Listed entries Start Marker

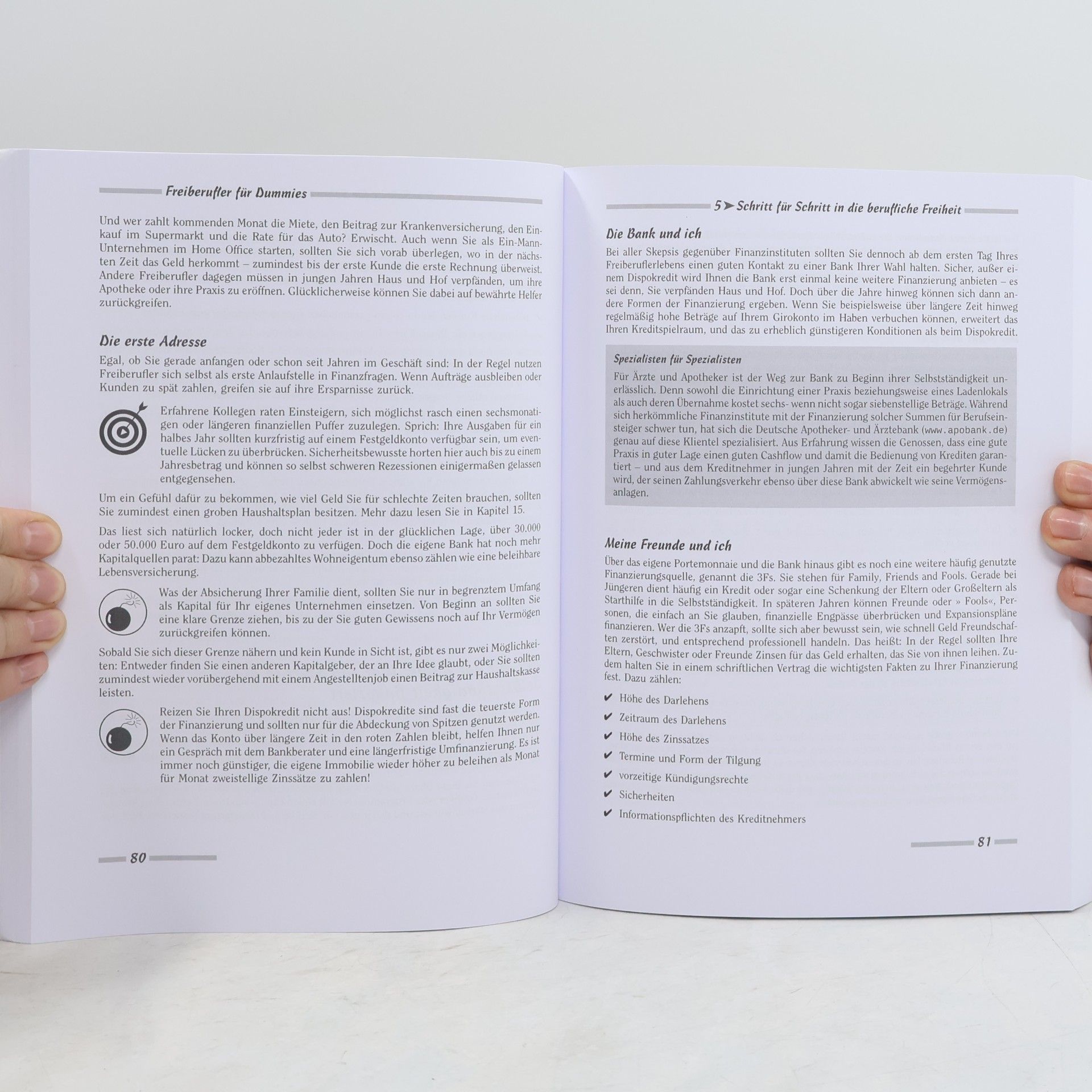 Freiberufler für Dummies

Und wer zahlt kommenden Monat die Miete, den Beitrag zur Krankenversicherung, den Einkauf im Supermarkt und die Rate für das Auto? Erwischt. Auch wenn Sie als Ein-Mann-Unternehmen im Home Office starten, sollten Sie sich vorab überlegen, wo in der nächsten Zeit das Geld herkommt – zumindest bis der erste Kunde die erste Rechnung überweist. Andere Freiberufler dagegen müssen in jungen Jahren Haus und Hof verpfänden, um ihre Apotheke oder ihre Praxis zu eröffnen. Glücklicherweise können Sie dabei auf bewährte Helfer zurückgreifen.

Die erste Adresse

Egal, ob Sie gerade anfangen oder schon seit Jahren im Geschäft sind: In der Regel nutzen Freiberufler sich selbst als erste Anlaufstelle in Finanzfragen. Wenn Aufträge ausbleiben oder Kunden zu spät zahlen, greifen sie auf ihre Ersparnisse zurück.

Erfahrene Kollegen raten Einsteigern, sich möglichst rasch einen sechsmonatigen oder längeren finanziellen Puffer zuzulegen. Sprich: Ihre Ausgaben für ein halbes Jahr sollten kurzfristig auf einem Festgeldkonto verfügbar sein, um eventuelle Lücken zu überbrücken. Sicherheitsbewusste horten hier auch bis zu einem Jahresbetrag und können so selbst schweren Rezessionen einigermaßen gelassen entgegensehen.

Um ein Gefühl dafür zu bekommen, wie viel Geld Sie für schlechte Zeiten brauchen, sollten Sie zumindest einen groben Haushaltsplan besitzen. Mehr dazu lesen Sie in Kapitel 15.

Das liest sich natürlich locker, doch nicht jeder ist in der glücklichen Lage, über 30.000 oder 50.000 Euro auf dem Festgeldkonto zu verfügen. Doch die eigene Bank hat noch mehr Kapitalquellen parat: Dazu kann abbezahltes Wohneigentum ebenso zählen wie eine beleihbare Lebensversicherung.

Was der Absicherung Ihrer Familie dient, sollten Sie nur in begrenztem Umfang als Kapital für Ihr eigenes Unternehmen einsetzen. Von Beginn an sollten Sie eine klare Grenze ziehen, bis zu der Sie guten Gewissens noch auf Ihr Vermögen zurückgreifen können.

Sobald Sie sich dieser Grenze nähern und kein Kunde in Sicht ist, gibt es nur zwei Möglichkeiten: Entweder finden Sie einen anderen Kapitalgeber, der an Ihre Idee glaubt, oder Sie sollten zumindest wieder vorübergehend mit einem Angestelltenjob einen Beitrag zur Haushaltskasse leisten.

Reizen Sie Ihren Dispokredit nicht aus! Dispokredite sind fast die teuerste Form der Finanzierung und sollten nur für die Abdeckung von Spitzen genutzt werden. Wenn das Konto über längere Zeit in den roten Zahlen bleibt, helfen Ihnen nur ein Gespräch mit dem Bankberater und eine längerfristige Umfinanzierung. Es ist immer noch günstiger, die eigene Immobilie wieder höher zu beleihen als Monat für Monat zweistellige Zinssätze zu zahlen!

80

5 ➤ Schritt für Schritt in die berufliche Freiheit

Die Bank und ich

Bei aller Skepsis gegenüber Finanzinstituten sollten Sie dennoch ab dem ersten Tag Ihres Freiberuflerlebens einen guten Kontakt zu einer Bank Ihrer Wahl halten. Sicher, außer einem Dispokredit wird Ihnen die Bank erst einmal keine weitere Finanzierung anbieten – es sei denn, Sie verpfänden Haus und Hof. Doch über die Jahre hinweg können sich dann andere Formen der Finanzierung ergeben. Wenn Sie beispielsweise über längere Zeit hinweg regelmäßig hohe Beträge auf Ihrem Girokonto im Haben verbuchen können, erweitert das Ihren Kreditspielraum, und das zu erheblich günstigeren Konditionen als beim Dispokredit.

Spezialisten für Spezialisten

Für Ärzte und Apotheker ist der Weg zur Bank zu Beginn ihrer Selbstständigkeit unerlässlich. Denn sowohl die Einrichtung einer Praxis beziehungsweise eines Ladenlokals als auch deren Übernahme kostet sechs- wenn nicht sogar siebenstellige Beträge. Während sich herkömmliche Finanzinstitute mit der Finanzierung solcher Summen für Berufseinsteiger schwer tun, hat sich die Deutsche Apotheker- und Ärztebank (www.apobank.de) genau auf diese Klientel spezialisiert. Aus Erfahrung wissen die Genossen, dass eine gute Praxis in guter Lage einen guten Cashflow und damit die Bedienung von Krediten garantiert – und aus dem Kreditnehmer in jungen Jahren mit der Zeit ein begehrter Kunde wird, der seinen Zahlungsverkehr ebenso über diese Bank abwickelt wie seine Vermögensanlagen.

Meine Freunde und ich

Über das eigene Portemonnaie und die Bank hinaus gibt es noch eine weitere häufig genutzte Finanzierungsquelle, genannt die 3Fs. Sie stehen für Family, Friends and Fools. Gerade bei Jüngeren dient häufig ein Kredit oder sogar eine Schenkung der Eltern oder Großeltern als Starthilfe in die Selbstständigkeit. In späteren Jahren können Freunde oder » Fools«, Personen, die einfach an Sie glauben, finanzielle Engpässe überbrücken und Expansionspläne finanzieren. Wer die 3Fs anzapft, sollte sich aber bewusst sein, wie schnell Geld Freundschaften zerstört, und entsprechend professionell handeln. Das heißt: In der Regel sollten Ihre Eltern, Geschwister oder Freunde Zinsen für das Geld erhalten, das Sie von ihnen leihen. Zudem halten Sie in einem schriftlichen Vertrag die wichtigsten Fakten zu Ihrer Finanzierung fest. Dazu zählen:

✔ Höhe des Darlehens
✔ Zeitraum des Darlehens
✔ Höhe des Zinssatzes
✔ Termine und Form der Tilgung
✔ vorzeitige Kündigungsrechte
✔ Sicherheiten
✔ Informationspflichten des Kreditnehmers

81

Listed entries End Marker

*Directions for this task*
When repeating the entries, leave out every picture and keep the rest exact.

*Task solution*
 Freiberufler für Dummies

Und wer zahlt kommenden Monat die Miete, den Beitrag zur Krankenversicherung, den Einkauf im Supermarkt und die Rate für das Auto? Erwischt. Auch wenn Sie als Ein-Mann-Unternehmen im Home Office starten, sollten Sie sich vorab überlegen, wo in der nächsten Zeit das Geld herkommt – zumindest bis der erste Kunde die erste Rechnung überweist. Andere Freiberufler dagegen müssen in jungen Jahren Haus und Hof verpfänden, um ihre Apotheke oder ihre Praxis zu eröffnen. Glücklicherweise können Sie dabei auf bewährte Helfer zurückgreifen.

Die erste Adresse

Egal, ob Sie gerade anfangen oder schon seit Jahren im Geschäft sind: In der Regel nutzen Freiberufler sich selbst als erste Anlaufstelle in Finanzfragen. Wenn Aufträge ausbleiben oder Kunden zu spät zahlen, greifen sie auf ihre Ersparnisse zurück.

Erfahrene Kollegen raten Einsteigern, sich möglichst rasch einen sechsmonatigen oder längeren finanziellen Puffer zuzulegen. Sprich: Ihre Ausgaben für ein halbes Jahr sollten kurzfristig auf einem Festgeldkonto verfügbar sein, um eventuelle Lücken zu überbrücken. Sicherheitsbewusste horten hier auch bis zu einem Jahresbetrag und können so selbst schweren Rezessionen einigermaßen gelassen entgegensehen.

Um ein Gefühl dafür zu bekommen, wie viel Geld Sie für schlechte Zeiten brauchen, sollten Sie zumindest einen groben Haushaltsplan besitzen. Mehr dazu lesen Sie in Kapitel 15.

Das liest sich natürlich locker, doch nicht jeder ist in der glücklichen Lage, über 30.000 oder 50.000 Euro auf dem Festgeldkonto zu verfügen. Doch die eigene Bank hat noch mehr Kapitalquellen parat: Dazu kann abbezahltes Wohneigentum ebenso zählen wie eine beleihbare Lebensversicherung.

Was der Absicherung Ihrer Familie dient, sollten Sie nur in begrenztem Umfang als Kapital für Ihr eigenes Unternehmen einsetzen. Von Beginn an sollten Sie eine klare Grenze ziehen, bis zu der Sie guten Gewissens noch auf Ihr Vermögen zurückgreifen können.

Sobald Sie sich dieser Grenze nähern und kein Kunde in Sicht ist, gibt es nur zwei Möglichkeiten: Entweder finden Sie einen anderen Kapitalgeber, der an Ihre Idee glaubt, oder Sie sollten zumindest wieder vorübergehend mit einem Angestelltenjob einen Beitrag zur Haushaltskasse leisten.

Reizen Sie Ihren Dispokredit nicht aus! Dispokredite sind fast die teuerste Form der Finanzierung und sollten nur für die Abdeckung von Spitzen genutzt werden. Wenn das Konto über längere Zeit in den roten Zahlen bleibt, helfen Ihnen nur ein Gespräch mit dem Bankberater und eine längerfristige Umfinanzierung. Es ist immer noch günstiger, die eigene Immobilie wieder höher zu beleihen als Monat für Monat zweistellige Zinssätze zu zahlen!

80

5 ➤ Schritt für Schritt in die berufliche Freiheit

Die Bank und ich

Bei aller Skepsis gegenüber Finanzinstituten sollten Sie dennoch ab dem ersten Tag Ihres Freiberuflerlebens einen guten Kontakt zu einer Bank Ihrer Wahl halten. Sicher, außer einem Dispokredit wird Ihnen die Bank erst einmal keine weitere Finanzierung anbieten – es sei denn, Sie verpfänden Haus und Hof. Doch über die Jahre hinweg können sich dann andere Formen der Finanzierung ergeben. Wenn Sie beispielsweise über längere Zeit hinweg regelmäßig hohe Beträge auf Ihrem Girokonto im Haben verbuchen können, erweitert das Ihren Kreditspielraum, und das zu erheblich günstigeren Konditionen als beim Dispokredit.

Spezialisten für Spezialisten

Für Ärzte und Apotheker ist der Weg zur Bank zu Beginn ihrer Selbstständigkeit unerlässlich. Denn sowohl die Einrichtung einer Praxis beziehungsweise eines Ladenlokals als auch deren Übernahme kostet sechs- wenn nicht sogar siebenstellige Beträge. Während sich herkömmliche Finanzinstitute mit der Finanzierung solcher Summen für Berufseinsteiger schwer tun, hat sich die Deutsche Apotheker- und Ärztebank (www.apobank.de) genau auf diese Klientel spezialisiert. Aus Erfahrung wissen die Genossen, dass eine gute Praxis in guter Lage einen guten Cashflow und damit die Bedienung von Krediten garantiert – und aus dem Kreditnehmer in jungen Jahren mit der Zeit ein begehrter Kunde wird, der seinen Zahlungsverkehr ebenso über diese Bank abwickelt wie seine Vermögensanlagen.

Meine Freunde und ich

Über das eigene Portemonnaie und die Bank hinaus gibt es noch eine weitere häufig genutzte Finanzierungsquelle, genannt die 3Fs. Sie stehen für Family, Friends and Fools. Gerade bei Jüngeren dient häufig ein Kredit oder sogar eine Schenkung der Eltern oder Großeltern als Starthilfe in die Selbstständigkeit. In späteren Jahren können Freunde oder » Fools«, Personen, die einfach an Sie glauben, finanzielle Engpässe überbrücken und Expansionspläne finanzieren. Wer die 3Fs anzapft, sollte sich aber bewusst sein, wie schnell Geld Freundschaften zerstört, und entsprechend professionell handeln. Das heißt: In der Regel sollten Ihre Eltern, Geschwister oder Freunde Zinsen für das Geld erhalten, das Sie von ihnen leihen. Zudem halten Sie in einem schriftlichen Vertrag die wichtigsten Fakten zu Ihrer Finanzierung fest. Dazu zählen:

✔ Höhe des Darlehens
✔ Zeitraum des Darlehens
✔ Höhe des Zinssatzes
✔ Termine und Form der Tilgung
✔ vorzeitige Kündigungsrechte
✔ Sicherheiten
✔ Informationspflichten des Kreditnehmers

81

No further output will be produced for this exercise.